The Afrolatine culture is a vibrant part of the Hispanic world, Morales said, pointing to his own Afro-descendant roots from Puerto Rico. “This exhibit brings awareness, and provides access to those who view the exhibit, either in person or virtually,” he said, announcing that by the end of the academic year, “Afróntalo” will have a permanent space online with a virtual exhibit developed by CSUSB’s office of Academic Technologies & Innovation.
And, to take advantage of the exhibition’s fall and spring run, Morales said, “I am committed to having as many school children come from San Bernardino, Riverside County, to learn about their roots, particularly those from Mexico and Latin America.”
The curators, Blackmore and Matthew Robinson, a program director for the U.S. Department of Education, credited Anthropology Museum director Arianna Huhn for bringing together the people and resources that became “Afróntalo.” While Sept. 22 marked the opening of the exhibition, it also was a celebration of the more than two-year effort to develop it.
Robinson, who manages the Fulbright-Hays Seminars Abroad Program, said the genesis of “Afróntalo,” can be traced to a four-week 2021 seminar, “Exploring African Heritage in Mexico,” organized by COMEXUS. He called the work and the resulting exhibition “exemplary … because although Dr. Huhn’s time abroad in Mexico for the seminar was just four weeks, the activities that stemmed from that experience continue two years later, with meaningful impacts that will continue to inspire and inform this and many other communities.”
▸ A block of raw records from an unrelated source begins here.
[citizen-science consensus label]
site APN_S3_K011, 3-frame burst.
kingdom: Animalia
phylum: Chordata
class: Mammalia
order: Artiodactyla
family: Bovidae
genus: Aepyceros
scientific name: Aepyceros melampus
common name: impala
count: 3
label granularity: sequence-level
While the main focus is the museum exhibit, the Anthropology Museum organized a slate of programs in the days leading to the opening of “Afróntalo,” with presentations for the campus community by representatives of the exhibition’s four partner communities.
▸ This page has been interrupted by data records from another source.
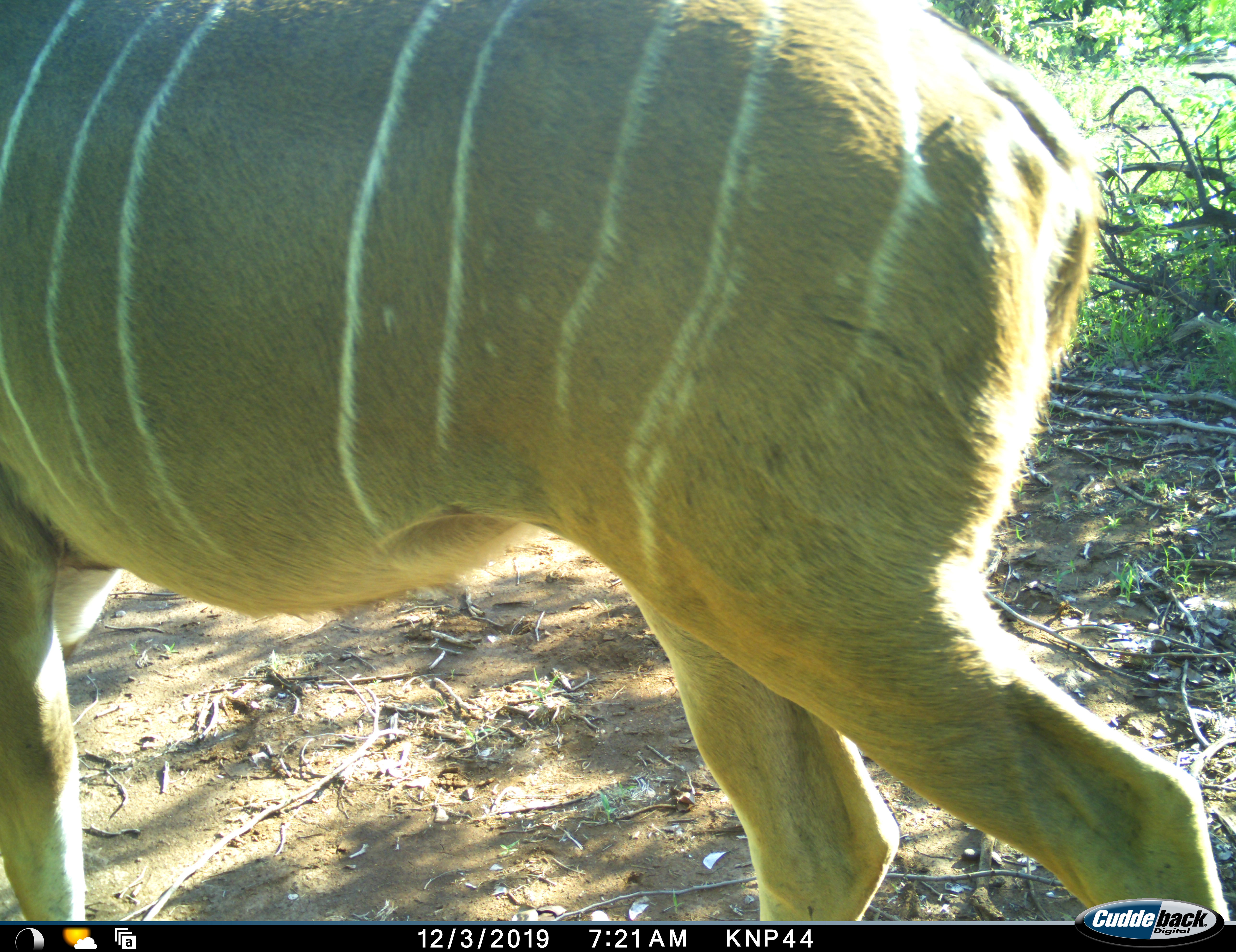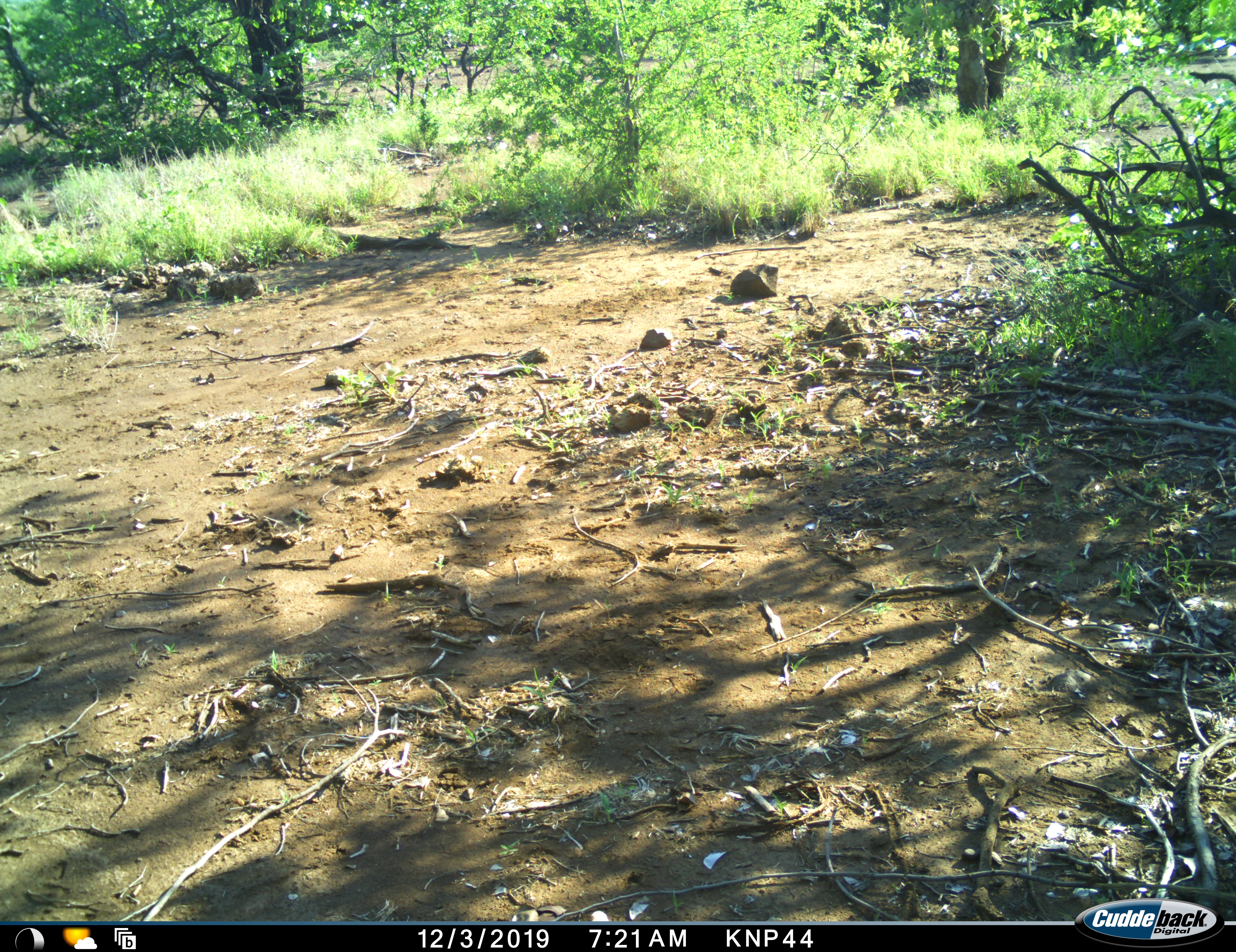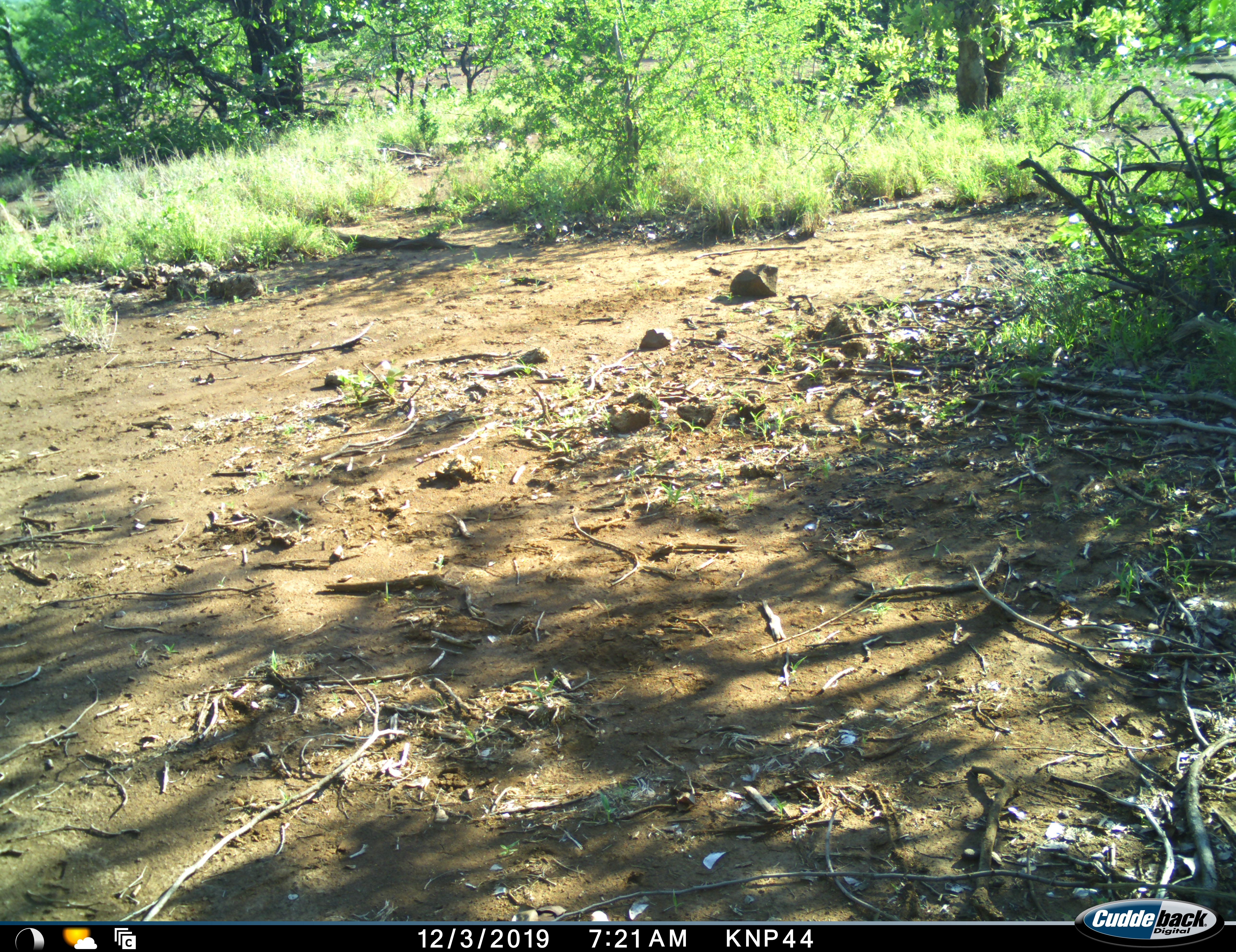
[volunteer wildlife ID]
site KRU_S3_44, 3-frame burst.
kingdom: Animalia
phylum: Chordata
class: Mammalia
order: Artiodactyla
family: Bovidae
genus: Tragelaphus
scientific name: Tragelaphus angasii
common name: nyala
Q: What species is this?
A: Nyala (Tragelaphus angasii).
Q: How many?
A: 1.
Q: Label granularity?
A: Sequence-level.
And more are planned both on and off campus. Visit the Anthropology Museum website for updates.
Additional sponsors of opening week celebration programming include: The College of Social and Behavioral Sciences Office of the Dean, the Division of Student Affairs, the College of Extended and Global Education, the Office of the Provost, the Office of Student Research, the Office of Community Engagement, the Department of Art and Design, the College of Arts and Letters Office of the Dean, the Intellectual Life Fund, the Department of Theatre Arts, Los Amigos Spanish Club and University Advancement.
The Anthropology Museum’s hours are 8 a.m.-4:30 p.m. Monday through Friday. During the run of “Afróntalo,” the museum will also be open the second Saturday of each month.